On machine learning tasks, DGX-1 achieves up to 85x higher operation intensity when compared Cambricon-F100. This difference is caused by the implicit management of intermediate memory in Cambricon-F. In Cambricon-F, programmers do not manipulate on memories except the main memory explicitly, Cambricon-F will write the intermediate result after each instruction back to the root once the tensor transposition mechanics failed to forward the data, which caused the traffic on root raised. For control intensive workloads as ML tasks in the benchmark, control flow always breaks the FISA pipeline and data forwarding, forcing the intermediate results written back to the root. K-NN and SVM have a relatively complete essential computation block. For K-NN, calculating distances between each pair of samples constituted  $\geqslant$  95% of the total runtime, and for SVM, the kernel between each pair of samples, which is sufficiently operation-intensive, is calculated in each iteration. Thus, their operational intensity on Cambricon-F is less affected. K-MEANS and LVQ are also iterative algorithms as SVM is, but they do not have an operation-intensive computation block in each iteration, thus their operational intensity is more affected, which heavily limited the performance attainable. Moreover, the significantly smaller granularities of operations on these two benchmarks may be insufficient to hide the control latency of Cambricon-F nodes, resulting in an even worse performance on Cambricon-F100 compared to Cambricon-F1. With such a better operational intensity, DGX-1 has still shown a significant gap between attained performance and the roofline, since the bottleneck of GPU system is between graphic memories and chips. For K-MEANS and LVQ, GPU suffers from the control flow either and showing an even worse performance.

#### 7. DISCUSSION

GPU. GPUs have been the most commonly used accelerators for machine learning workloads for their high performance. However, the slowly increasing bandwidth started to limit the performance of GPUs from five years ago. Figure 16 shows the sustained growth of memory bandwidth and the number of cores for NVIDIA GPUs. While the growth rate of memory bandwidth still maintains about 15% annually for last 10 years, the growth rate of the number of cores has dramatically reduced-67.6% per year during 2009 to 2013 and 8.8% per year for last 5 years. GPUs can not simply benefit from increasing peak performance (i.e., the number of cores) for memory intensive workloads due to the bandwidth limitation. In a GPU, all cores are designed to retrieve data directly from graphics memory. In the scenario that two neighboring cores require the same data, GPU will transfer that data twice on the graphics memory bus inefficiently. To help reduce the duplicated memory accesses, architects have put caches and memory compression mechanics on GPU [53, 54]. But it did not solve the problem fundamentally.
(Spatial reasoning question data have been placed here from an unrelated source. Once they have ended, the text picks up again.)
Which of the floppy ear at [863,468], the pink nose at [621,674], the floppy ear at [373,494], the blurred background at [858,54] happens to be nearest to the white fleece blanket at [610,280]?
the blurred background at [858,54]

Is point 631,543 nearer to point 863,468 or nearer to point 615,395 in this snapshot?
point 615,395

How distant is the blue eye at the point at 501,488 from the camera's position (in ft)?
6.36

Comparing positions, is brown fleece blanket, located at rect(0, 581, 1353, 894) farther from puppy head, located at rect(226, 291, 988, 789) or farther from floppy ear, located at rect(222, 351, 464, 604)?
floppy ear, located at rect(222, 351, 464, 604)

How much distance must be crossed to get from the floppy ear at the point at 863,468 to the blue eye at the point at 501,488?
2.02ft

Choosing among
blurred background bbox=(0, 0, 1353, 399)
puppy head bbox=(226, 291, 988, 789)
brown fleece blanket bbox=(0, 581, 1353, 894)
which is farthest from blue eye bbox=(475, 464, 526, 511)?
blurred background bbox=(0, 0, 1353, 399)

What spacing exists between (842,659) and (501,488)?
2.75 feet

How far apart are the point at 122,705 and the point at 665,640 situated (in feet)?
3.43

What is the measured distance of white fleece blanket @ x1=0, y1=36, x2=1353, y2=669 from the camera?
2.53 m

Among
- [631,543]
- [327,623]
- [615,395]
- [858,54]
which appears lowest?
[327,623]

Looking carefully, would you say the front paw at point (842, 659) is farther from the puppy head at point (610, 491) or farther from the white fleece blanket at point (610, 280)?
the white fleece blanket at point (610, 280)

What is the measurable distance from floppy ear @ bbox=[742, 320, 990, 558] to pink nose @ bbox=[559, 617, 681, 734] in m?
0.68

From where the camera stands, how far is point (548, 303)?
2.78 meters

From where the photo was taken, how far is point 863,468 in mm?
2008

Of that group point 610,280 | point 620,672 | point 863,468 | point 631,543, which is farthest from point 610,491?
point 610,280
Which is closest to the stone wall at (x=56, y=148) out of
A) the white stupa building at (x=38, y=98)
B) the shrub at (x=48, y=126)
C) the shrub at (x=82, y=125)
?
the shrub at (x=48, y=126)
Unlike GPU, Cambricon-F organized cores in a fractal way. The intermediate nodes in Cambricon-F will serve as agents of leaf cores, and combine memory requests from leaf cores as a greater request, eliminating duplicated data traffics. By analysis of memory bounded operational intensity, Cambricon-F reduces 73.4%~98.8% of the memory traffic between DRAM and chips when compared to graphics memory traffic in GPU. In other words, Cambricon-F has better scalability.

Comparing with ASIC accelerators. TPU adopted a systolic architecture for deep learning workloads and thus decomposed the communications in a systolic manner, which evenly distributed among PEs. With a systolic array, one can also build a fractal



Figure 16: Growth in cores and bandwidth of NVIDIA GPUs since 2009.

computer. However, the versatility is the major consideration that we did not choose systolic fractal-computer in this paper. Despite various machine learning techniques, Cambricon-F is able to support any operation as long as it can be resolved as fractal operations.

DaDianNao placed all data involved in the computation in local memory where data is transmitted onto the chip only once. A similar effect happens in Cambricon-F when data fits in local memory, where duplicated global memory accesses are replaced by local memory accesses by tensor transposition. But unlike DaDianNao that its workload size is strictly limited by its memory size, Cambricon-F is still able to support workload in any size with fractal decomposition.

#### 8. RELATED WORK

**Machine learning accelerators.** Due to the end of Moore's Law and Dennard Scaling, domain-specific accelerators designed for machine learning, especially DNNs, have become hot topics of computer architecture community in recent years. Many machine learning workloads have high intrinsic parallelism to be exploited by specific architecture. 15% of all papers on ISCA'16 are relevant to DNN accelerators and increased further to 26% on ISCA'18. Most recent works are included in [55–61].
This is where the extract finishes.